Al ciego le gusta darle capones a Lázaro y tirarle del pelo, como si fuera un maestro de escuela de la posguerra. Le hace pasar bastante hambre, porque eso curte el espíritu e imprime carácter. El niño, por su parte, no se queda atrás y mete al ciego en todos los charcos del camino. Además, le roba el vino, porque en algún momento ha escuchado a algún cardiólogo afamado decir que un poco de alcohol es bueno para el corazón, aunque te mate de paso algún que otro millón de células grises.
El ciego se muestra el desacuerdo con esta medida profiláctica y cuando Lázaro hace un agujero en el cántaro para beber a hurtadillas, su amo se lo estampa en todos los morros, rompiéndole los incisivos 41 y 42 y el molar 46. Tras este hecho, el amor de Lázaro por el ciego no aumenta desmesuradamente, que digamos.
Así es que Lázaro, en un día de lluvia, coloca al ciego frente a una columna, le dice que hay que saltar un arroyo, le hace tomar impulso y logra que se dé de bruces contra la piedra. El muchacho pone pies en polvorosa, diciéndose que bueno está lo bueno, que donde las dan las toman, que quien siembra vientos recoge tempestades, que de aquellos polvos vienen estos lodos y que ahí te quedas, mundo amargo, y si te visto, no me acuerdo.
Su siguiente amo es un clérigo y sus aventuras con él se cuentan en un capítulo que hubiera podido titularse algo relacionado con ese popular refrán que habla de salir de Málaga y caer en Malagón (Guatemala y Guatepeor en la versión en castellano latino).
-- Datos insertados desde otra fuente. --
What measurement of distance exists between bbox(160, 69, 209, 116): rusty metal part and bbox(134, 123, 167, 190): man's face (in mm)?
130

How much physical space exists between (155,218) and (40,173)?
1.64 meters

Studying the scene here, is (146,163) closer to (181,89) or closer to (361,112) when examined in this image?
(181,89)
El clérigo guarda el pan un arca, pues al parecer considera que comer es un privilegio solamente de la clase sacerdotal, y Lázaro tiene que ingeniárselas para robarlo. La divertida aventura acaba en paliza y no la contamos para no destripar la historia, por si alguien se decide por fin a leer la novela.
En el capítulo siguiente aparece la «marca España», representada por un típico hidalgo muerto de hambre, tan frecuente en nuestra historia patria. Con su nuevo amo Lázaro se lleva mejor, pues la gazuza hace buenos compañeros de cama. Ambos comparten los mendrugos que el pícaro consigue mendigando y así habrían seguido durante mucho tiempo si el hidalgo no hubiera tenido que salir por pies perseguido por sus acreedores.
En fin: hay más historias, pero todos tratan de lo mismo y pueden resumirse de la misma manera: en España hay dinero, pero preguntes a quien preguntes, siempre lo tienen los otros.
Lázaro se ve enredado con otros amos: con un buldero que estafa a sus compradores, con un capellán, con un fabricante de panderos, con un aguador y con alguno más que seguramente se nos está olvidando en este momento.
El joven acaba siendo pregonero, marido y cornudo, pues un arcipreste se toma un especial interés en el alma de la recién casada. Lázaro se aguanta, porque su posición de marido consentidor le permite al menos una vida con acceso asegurado a patatas, a alcachofas e incluso a judías verdes.
Se dice que esta novela, aparecida en 1544, la escribió Diego Hurtado de Mendoza, pero cuando le hemos preguntado, don Diego nos ha asegurado que él no fue. También se ha atribuido su autoría a fray Juan de Ortega, al erasmista Juan de Valdés, a Sebastián de Horozco, a Lope de Rueda, a Pedro de Rúa, a Hernán Núñez, a Francisco Cervantes de Salazar, a Juan Arce de Otálora, a Juan Maldonado, a Alejo Venegas, a Bartolomé Torres Naharro, a Gonzalo Pérez, a Belén Esteban y a otros escritores parecidos. Ante esta inconcluyente actitud de los críticos, optaremos por considerarla como anónima, a falta de otra teoría mejor.
[1]‘Sinvergonzonear’: cometer sinvergonzonerías.
[2]‘Fechorar’: cometer fechorías, como ya habrán deducido ustedes.